The panel promoted a “no tolerance” drinking policy for everyone under 21. However, some parents in the audience questioned the approach.
“I am not comfortable sending my kids to college never having had a drink before, not knowing how it will affect them. Isn’t banning alcohol during high school encouraging binge drinking in college?” one audience member asked of the panel.
Their short answer was “no.” Jaffe explained that “every time I respond to a situation where a student at Ramapo College has been binge drinking and is unconscious, afterward we talk to the student. I have never once had one say that this was his or her first experience drinking. They all say they drank in high school.”
According to panelist Dr. Peter Lee, a pediatric emergency room physician at Valley Hospital, teens physically and mentally can’t make “responsible” decisions about alcohol consumption, because the ability to do that develops later. “Choosing 21 wasn’t an arbitrary number,” he said.
Lee reiterated the law enforcement feeling that this is a growing issue in the area. Based on his experience working in NYC hospitals, Lee said binge drinking “is actually more prevalent here in the suburbs. Every weekend, I see a minimum of half a dozen kids who have been binge drinking.”
□ □ □ □ □
● **ACTIVITY**
In the passage on teen drinking above, rewrite everything from "The panel promoted" down to "of the panel.", switching "panel" to "committee".
□ □ □ □ □
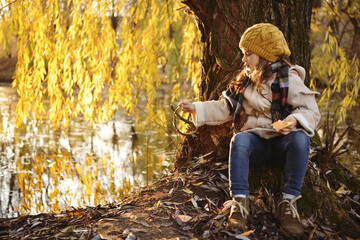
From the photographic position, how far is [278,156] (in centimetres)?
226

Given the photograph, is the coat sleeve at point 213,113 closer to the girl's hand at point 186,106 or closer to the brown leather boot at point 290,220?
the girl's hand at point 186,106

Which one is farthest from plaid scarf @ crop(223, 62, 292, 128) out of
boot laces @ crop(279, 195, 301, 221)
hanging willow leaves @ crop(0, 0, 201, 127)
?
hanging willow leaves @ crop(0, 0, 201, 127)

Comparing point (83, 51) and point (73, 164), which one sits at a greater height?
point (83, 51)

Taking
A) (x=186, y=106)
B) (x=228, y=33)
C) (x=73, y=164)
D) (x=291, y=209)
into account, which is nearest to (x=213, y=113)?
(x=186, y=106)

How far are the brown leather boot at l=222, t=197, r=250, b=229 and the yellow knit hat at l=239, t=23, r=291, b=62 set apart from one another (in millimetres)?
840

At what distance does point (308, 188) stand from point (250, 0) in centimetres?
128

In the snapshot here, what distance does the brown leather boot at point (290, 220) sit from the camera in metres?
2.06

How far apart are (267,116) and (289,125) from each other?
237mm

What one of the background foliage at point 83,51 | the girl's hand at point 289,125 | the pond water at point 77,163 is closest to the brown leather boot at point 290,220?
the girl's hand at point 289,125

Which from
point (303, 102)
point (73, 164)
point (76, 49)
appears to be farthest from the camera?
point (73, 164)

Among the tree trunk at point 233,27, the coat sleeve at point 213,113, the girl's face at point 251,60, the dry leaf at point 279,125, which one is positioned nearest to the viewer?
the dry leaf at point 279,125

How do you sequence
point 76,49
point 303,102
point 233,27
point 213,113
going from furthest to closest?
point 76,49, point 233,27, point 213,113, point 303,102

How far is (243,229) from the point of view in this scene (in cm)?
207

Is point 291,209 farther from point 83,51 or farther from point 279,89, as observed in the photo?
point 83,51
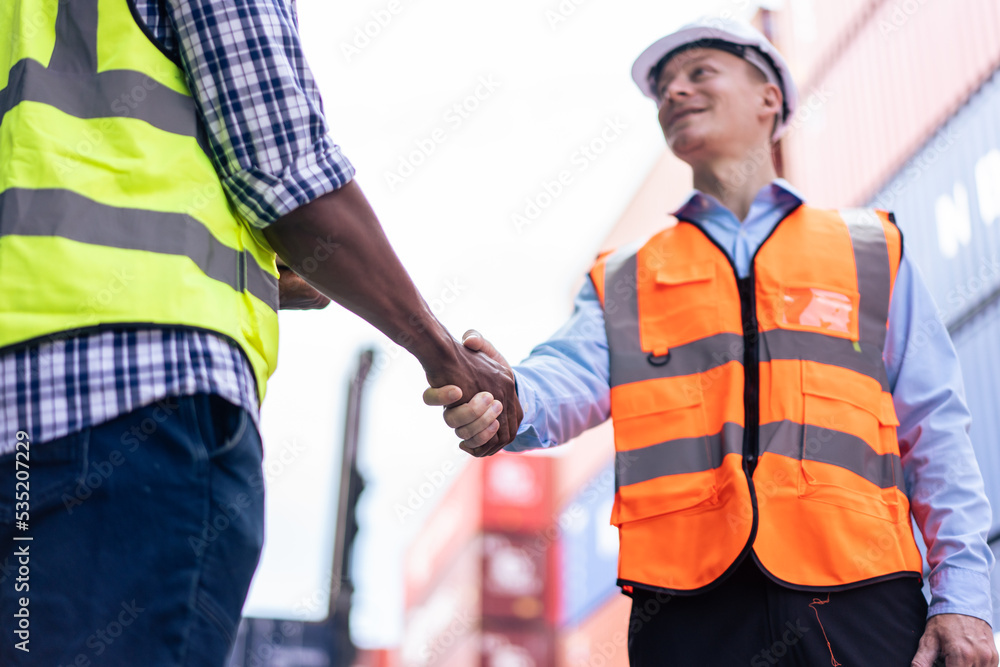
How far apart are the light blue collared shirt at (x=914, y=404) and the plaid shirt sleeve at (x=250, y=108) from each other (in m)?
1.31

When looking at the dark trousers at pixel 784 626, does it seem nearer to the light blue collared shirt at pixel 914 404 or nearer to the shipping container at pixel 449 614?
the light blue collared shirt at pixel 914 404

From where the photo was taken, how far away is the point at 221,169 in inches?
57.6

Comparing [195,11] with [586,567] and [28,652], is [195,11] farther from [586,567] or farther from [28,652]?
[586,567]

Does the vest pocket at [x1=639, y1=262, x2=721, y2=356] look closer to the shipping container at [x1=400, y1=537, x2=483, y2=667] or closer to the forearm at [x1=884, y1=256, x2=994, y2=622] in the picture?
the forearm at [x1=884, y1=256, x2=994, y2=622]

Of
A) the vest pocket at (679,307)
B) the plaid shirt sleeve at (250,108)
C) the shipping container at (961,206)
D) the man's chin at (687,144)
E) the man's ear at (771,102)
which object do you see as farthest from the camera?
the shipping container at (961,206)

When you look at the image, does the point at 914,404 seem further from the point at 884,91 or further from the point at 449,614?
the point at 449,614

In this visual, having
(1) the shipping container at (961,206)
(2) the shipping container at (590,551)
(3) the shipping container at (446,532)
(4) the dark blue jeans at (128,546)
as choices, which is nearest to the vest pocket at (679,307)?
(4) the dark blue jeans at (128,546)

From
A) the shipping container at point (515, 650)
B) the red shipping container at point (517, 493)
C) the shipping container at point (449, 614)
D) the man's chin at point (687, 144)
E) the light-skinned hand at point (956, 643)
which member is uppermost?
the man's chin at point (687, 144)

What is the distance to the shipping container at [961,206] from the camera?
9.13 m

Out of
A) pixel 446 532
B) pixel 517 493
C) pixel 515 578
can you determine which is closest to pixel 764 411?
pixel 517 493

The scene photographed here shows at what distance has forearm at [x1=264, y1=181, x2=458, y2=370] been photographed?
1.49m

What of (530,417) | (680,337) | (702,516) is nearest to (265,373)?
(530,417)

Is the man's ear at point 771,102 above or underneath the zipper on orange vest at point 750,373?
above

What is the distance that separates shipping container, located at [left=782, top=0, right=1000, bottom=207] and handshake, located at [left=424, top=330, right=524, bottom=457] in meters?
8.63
□ □ □ □ □
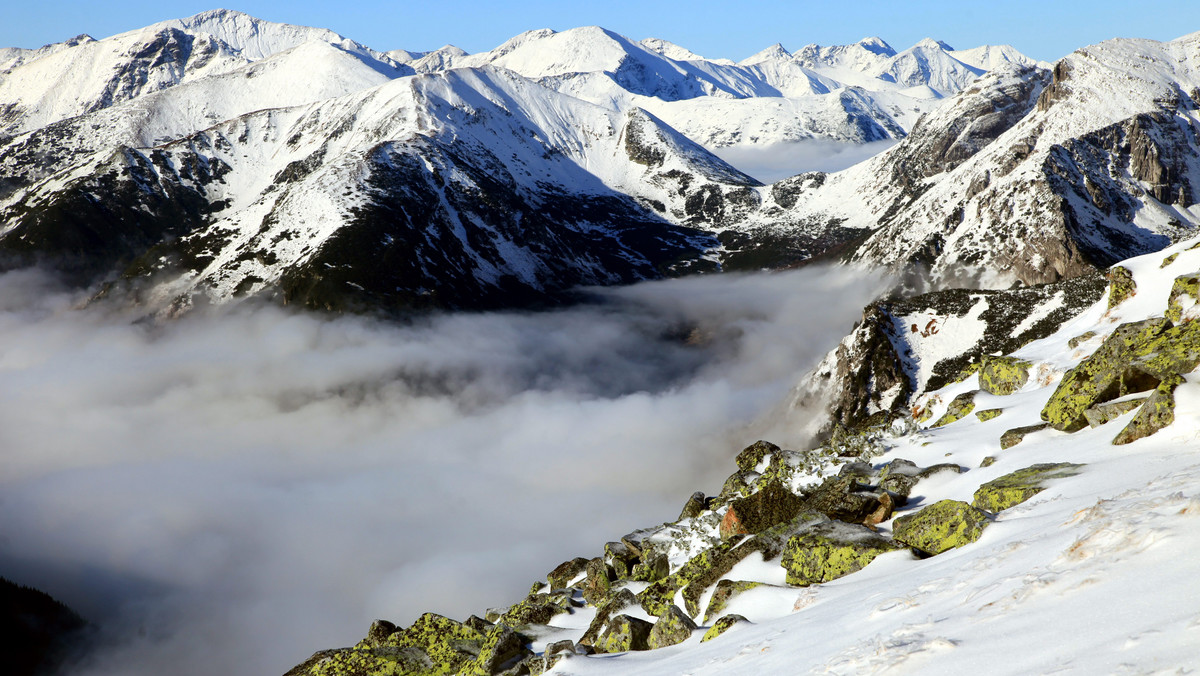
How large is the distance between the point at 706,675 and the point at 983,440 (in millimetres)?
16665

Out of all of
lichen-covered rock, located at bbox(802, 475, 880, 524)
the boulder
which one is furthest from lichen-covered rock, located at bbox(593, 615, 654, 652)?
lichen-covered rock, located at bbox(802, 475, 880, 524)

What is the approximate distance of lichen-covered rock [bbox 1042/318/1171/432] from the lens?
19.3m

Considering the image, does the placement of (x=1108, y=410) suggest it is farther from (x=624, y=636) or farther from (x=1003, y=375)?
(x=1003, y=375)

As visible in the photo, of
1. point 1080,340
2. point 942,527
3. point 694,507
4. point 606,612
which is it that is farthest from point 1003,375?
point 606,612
□ □ □ □ □
● **FINISHED EXERCISE**
The committee promoted a “no tolerance” drinking policy for everyone under 21. However, some parents in the audience questioned the approach.
“I am not comfortable sending my kids to college never having had a drink before, not knowing how it will affect them. Isn’t banning alcohol during high school encouraging binge drinking in college?” one audience member asked of the committee.